Susan blinked at the notice-board about landing being forbidden.

“We didn’t exactly land,” she said.

They tacked through between Rio and the islands. Rio Bay lay deserted as they had never seen it. No one was up. The houses had blinds in all their windows. Yachts lay at their moorings. The rowing boats of the natives lay drawn up on the beach. There was not a native to be seen.

“It won’t be sunrise for some time yet,” said John, looking up at the faint glow in the sky over the hills.

They sailed out into the open lake beyond the islands, and made a long board across to the farther side. Then, “Ready about,” and back again. Their second tack beyond the islands let them see into the narrow bay below Holly Howe. There was Holly Howe itself, the farmhouse, white among its yew trees and hollies, up on the hillside at the top of the sloping field. Mother and Vicky and nurse were in there asleep. John looked at Susan, and Susan looked at John. Both had the same thought, but neither said anything. It was not an altogether comfortable thought.
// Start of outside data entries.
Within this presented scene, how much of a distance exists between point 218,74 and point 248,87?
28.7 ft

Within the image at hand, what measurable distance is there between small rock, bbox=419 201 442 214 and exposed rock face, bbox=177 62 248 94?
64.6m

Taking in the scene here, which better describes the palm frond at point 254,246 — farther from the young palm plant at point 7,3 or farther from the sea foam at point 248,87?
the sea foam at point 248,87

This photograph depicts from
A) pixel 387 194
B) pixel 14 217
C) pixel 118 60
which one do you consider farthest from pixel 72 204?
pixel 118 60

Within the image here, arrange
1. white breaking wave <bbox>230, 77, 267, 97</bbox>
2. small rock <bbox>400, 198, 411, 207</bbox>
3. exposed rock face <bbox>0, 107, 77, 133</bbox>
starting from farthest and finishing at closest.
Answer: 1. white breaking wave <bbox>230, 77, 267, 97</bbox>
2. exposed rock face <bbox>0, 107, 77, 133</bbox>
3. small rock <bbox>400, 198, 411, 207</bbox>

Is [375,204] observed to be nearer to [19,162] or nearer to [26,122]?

Still, they would soon be back at the camp on Wild Cat Island.

At last Susan said, “I hope to goodness Titty had the sense to go to sleep.”

“Bet she didn’t,” said John. “She wouldn’t want to, anyhow.”

They left the Peak of Darien astern. John saw the houseboat moored to its big buoy in Houseboat Bay, but it reminded him of his meeting with Captain Flint, so he looked the other way.

They could see Wild Cat Island now, and suddenly Susan said, “Titty’s awake. She’s got a most tremendous fire.”

A big column of smoke was lifting and blowing from the island.

“Hullo,” said John. “There’s a boat. Why, it’s the Amazon.”

“Where?” said Susan.

“Over there. Starboard bow. By Cormorant Island. We shall fetch her on this tack.”

“It’s Amazon all right,” said Susan. “But there’s nobody in her. She must have broken loose from somewhere and drifted away.”

John watched carefully.

“She’s not drifting,” he said. “She’s at anchor. Perhaps the Amazons are asleep in her. Hurrah! Let’s capture her after all. We’ll get her anchor without waking them and tow her into harbour. Then when they wake they’ll be prisoners.”

“I don’t believe there’s anybody in her,” said Susan.

“Rubbish,” said John. “She couldn’t have got there and anchored herself.”

“Well, we’ll see in a minute,” said Susan.

John did not at first alter the Swallow’s course. That tack would bring her just to windward of the Amazon. Then he would be able to back down carefully with the oars to get hold of the anchor rope and take her in tow without waking the sleeping pirates. Then he changed his mind. It would be better to sail close under her stern to have a look into her. It would be silly to try to get their anchor if the Amazons were only pretending to be asleep.

“I’m sure there’s no one in her,” said Susan as they rushed towards the little anchored ship.

But just then a hand showed on the gunwale, and a moment later, just as they were passing under Amazon’s stern, the white face and rather draggled hair of Able-seaman Titty appeared over the transom.

Able-seaman Titty had thought out the proper thing to say. Something about “Report,” “Capture,” “Enemies,” and “Prize.” But the words went out of her head at the last minute, and all she actually said was, “I’ve got her.”